Given problem 1:
According to the forum post on Jellyfin mixed libraries, why does the mixed libraries option still exist?

Extract to read:

2025-12-17, 09:00 PM
(2025-12-16, 01:05 PM)luckless Wrote:(2025-12-15, 08:40 PM)rlue Wrote:(2025-12-15, 01:07 PM)JF2025 Wrote: @Derfel The mixed libraries option is legacy and probably should come with a warning not to use.
There is a post from 4 years ago on Reddit r/jellyfin from a Jellyfin Team member saying: "Mixed libraries are basically never the right answer. It's really hard for the scanner to correctly identify a media type based on a folder name, and support for them in clients is frustrating at best. That library option is mostly there for legacy reasons."
They go on to say: "it was there when we forked, nobody has removed it yet, and if we remove it now a small subset of people will revolt."

[Entries on spatial positioning]
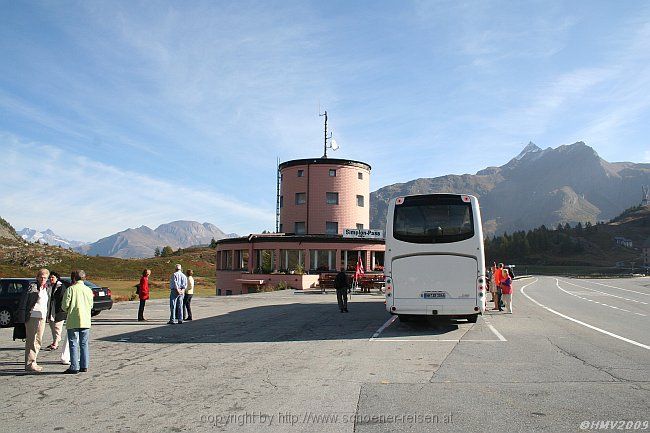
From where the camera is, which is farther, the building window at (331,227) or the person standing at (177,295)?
the building window at (331,227)

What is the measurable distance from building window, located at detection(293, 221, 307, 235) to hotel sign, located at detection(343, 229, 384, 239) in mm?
8354

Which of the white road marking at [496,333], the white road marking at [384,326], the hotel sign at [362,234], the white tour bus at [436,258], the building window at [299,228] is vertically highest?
the building window at [299,228]

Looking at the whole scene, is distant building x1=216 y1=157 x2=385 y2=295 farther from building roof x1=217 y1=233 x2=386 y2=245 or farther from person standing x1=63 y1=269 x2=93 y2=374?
person standing x1=63 y1=269 x2=93 y2=374

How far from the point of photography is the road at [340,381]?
20.1 ft

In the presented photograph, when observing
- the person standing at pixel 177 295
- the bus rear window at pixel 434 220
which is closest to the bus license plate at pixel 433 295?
the bus rear window at pixel 434 220

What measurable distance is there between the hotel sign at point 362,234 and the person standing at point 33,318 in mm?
31002

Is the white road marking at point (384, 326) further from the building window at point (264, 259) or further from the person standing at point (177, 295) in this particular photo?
the building window at point (264, 259)

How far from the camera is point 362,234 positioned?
4097 centimetres

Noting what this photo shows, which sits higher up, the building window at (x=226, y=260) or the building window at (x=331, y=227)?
the building window at (x=331, y=227)

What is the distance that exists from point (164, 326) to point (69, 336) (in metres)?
7.20

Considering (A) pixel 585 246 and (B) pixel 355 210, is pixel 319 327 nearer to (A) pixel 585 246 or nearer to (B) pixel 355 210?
(B) pixel 355 210

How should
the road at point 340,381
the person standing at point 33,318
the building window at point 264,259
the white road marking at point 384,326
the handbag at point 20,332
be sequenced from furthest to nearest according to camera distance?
the building window at point 264,259 → the white road marking at point 384,326 → the handbag at point 20,332 → the person standing at point 33,318 → the road at point 340,381

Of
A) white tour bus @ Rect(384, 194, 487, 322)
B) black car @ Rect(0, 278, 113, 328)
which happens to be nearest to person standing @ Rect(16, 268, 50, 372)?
black car @ Rect(0, 278, 113, 328)

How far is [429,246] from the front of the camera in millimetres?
14086
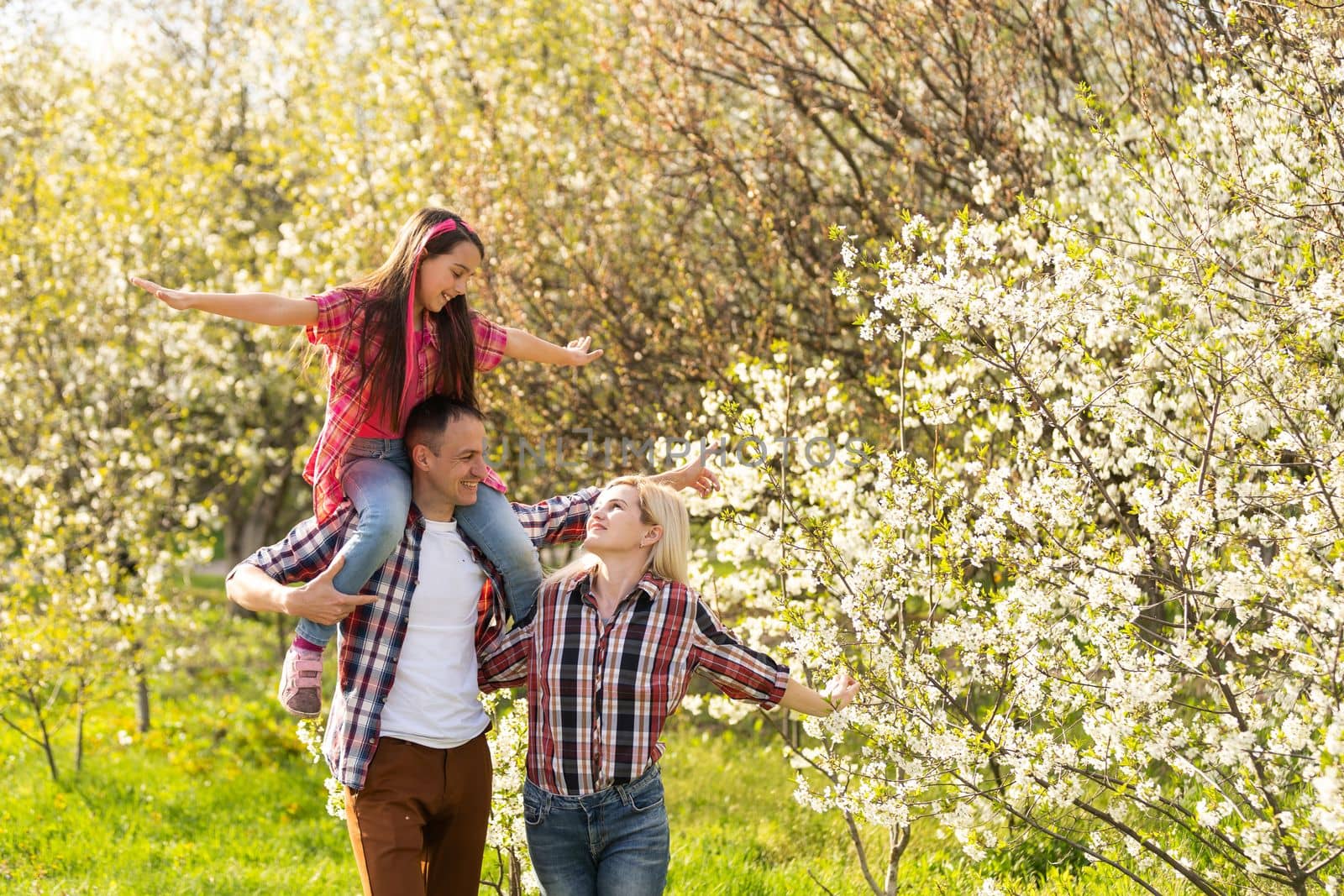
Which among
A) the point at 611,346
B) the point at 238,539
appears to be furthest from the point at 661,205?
the point at 238,539

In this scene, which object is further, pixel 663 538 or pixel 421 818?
pixel 663 538

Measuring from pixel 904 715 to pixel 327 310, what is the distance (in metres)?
1.88

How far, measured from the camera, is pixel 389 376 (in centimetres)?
307

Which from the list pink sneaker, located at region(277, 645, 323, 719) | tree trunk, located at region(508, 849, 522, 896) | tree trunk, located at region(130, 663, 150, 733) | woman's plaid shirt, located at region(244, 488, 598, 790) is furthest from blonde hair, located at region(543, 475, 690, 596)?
tree trunk, located at region(130, 663, 150, 733)

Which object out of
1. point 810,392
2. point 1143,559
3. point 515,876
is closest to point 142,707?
point 810,392

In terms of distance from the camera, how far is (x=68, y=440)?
29.8ft

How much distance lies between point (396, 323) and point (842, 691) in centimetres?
147

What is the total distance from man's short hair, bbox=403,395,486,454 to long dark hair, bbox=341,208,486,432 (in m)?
0.04

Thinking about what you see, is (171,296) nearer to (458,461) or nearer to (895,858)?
(458,461)

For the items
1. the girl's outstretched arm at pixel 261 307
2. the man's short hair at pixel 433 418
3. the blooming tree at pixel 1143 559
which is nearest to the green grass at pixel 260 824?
the blooming tree at pixel 1143 559

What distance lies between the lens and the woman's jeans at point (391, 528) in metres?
2.88

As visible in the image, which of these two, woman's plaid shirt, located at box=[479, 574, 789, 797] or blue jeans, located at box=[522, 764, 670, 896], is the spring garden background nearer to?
woman's plaid shirt, located at box=[479, 574, 789, 797]

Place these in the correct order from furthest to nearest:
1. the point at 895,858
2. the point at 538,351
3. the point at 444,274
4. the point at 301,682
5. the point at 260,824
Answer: the point at 260,824, the point at 895,858, the point at 538,351, the point at 444,274, the point at 301,682

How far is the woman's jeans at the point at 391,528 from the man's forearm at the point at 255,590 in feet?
0.42
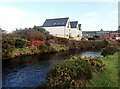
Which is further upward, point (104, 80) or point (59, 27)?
point (59, 27)

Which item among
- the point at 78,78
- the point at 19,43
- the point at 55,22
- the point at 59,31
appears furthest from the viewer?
the point at 55,22

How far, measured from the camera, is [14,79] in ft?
65.6

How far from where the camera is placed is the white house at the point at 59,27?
260 feet

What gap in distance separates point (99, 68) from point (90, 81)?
3.86 m

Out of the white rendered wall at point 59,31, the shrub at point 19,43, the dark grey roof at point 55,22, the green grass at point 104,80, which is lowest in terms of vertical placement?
the green grass at point 104,80

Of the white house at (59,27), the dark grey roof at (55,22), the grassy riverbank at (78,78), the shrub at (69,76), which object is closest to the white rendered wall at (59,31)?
the white house at (59,27)

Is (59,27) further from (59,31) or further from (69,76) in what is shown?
(69,76)

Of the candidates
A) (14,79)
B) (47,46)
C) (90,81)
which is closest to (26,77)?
(14,79)

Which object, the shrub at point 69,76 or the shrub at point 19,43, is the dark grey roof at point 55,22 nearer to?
the shrub at point 19,43

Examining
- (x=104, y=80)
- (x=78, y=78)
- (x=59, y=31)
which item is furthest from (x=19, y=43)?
(x=59, y=31)

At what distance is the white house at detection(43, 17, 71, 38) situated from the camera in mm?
79238

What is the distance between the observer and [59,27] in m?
79.8

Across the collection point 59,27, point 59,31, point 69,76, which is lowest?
point 69,76

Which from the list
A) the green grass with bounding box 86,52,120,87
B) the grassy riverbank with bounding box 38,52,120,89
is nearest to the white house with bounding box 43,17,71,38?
the green grass with bounding box 86,52,120,87
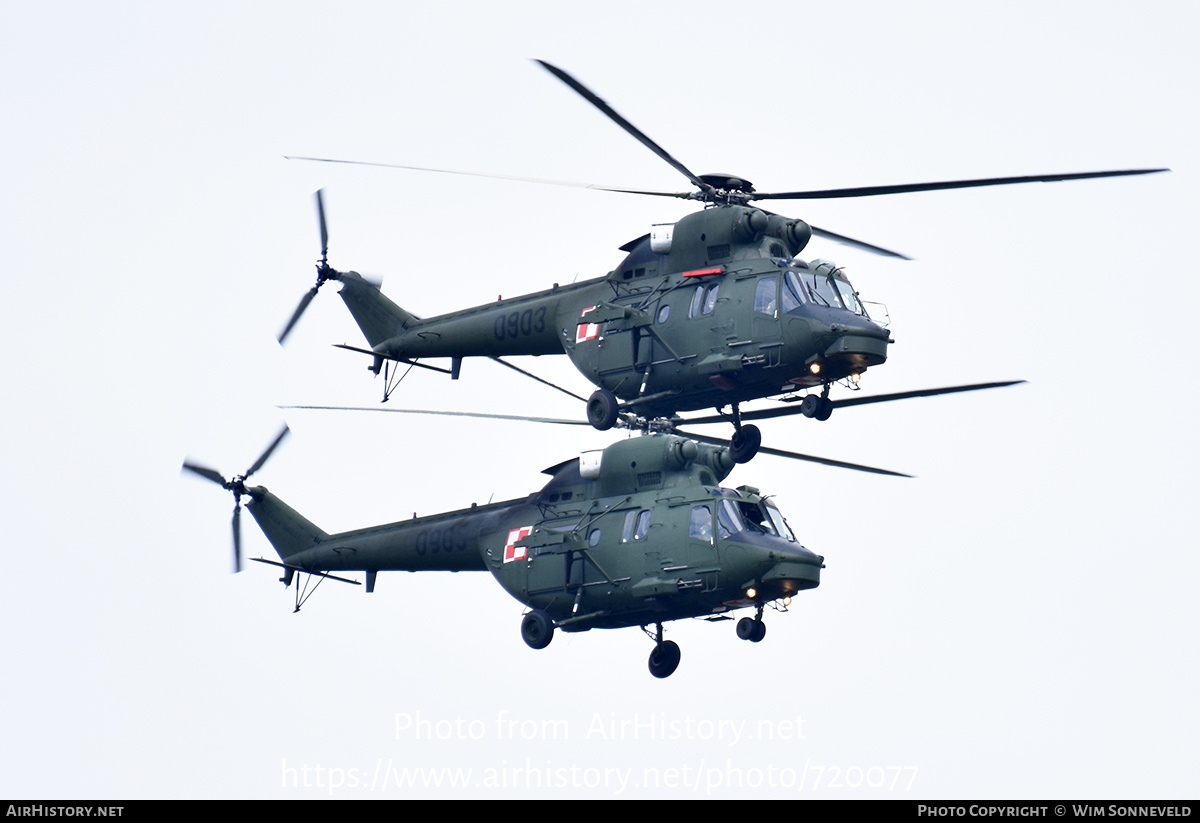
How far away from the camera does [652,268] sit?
41406 millimetres

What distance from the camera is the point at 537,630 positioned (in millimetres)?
42062

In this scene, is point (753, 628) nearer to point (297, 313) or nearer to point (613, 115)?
point (613, 115)

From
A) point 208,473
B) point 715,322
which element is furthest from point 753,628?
point 208,473

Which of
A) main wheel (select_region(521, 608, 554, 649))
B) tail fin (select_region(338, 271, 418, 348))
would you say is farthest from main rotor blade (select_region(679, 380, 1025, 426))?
tail fin (select_region(338, 271, 418, 348))

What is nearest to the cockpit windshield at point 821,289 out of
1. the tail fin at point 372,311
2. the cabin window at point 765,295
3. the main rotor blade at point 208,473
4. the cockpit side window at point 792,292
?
the cockpit side window at point 792,292

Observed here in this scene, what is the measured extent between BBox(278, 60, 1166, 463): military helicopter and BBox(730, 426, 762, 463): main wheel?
19 millimetres

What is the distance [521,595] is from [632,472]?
3.33m

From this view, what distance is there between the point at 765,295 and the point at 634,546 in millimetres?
5463

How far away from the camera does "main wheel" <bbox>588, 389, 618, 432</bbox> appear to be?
134ft

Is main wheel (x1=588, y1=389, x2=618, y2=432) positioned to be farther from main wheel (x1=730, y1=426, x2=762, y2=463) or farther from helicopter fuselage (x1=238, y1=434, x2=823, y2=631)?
main wheel (x1=730, y1=426, x2=762, y2=463)

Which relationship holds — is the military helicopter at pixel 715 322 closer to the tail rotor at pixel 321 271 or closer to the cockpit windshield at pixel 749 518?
the cockpit windshield at pixel 749 518

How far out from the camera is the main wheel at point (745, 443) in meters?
41.0

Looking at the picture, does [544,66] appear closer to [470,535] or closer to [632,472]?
[632,472]

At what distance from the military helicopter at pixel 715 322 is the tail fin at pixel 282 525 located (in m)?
7.67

Given problem 2:
Copy out the stretch of rows from the line containing "Looking at the picture, does" through the end of the rows.

Exercise solution 1:
The option was already there when the project was forked, and nobody has removed it. Removing it now would cause a small subset of people to revolt, so it remains mostly for legacy reasons.

Exercise solution 2:
Looking at the picture, does [544,66] appear closer to [470,535] or closer to [632,472]?
[632,472]

At what distance from the military helicopter at pixel 715 322 is the tail fin at pixel 282 525 located (in m)?
7.67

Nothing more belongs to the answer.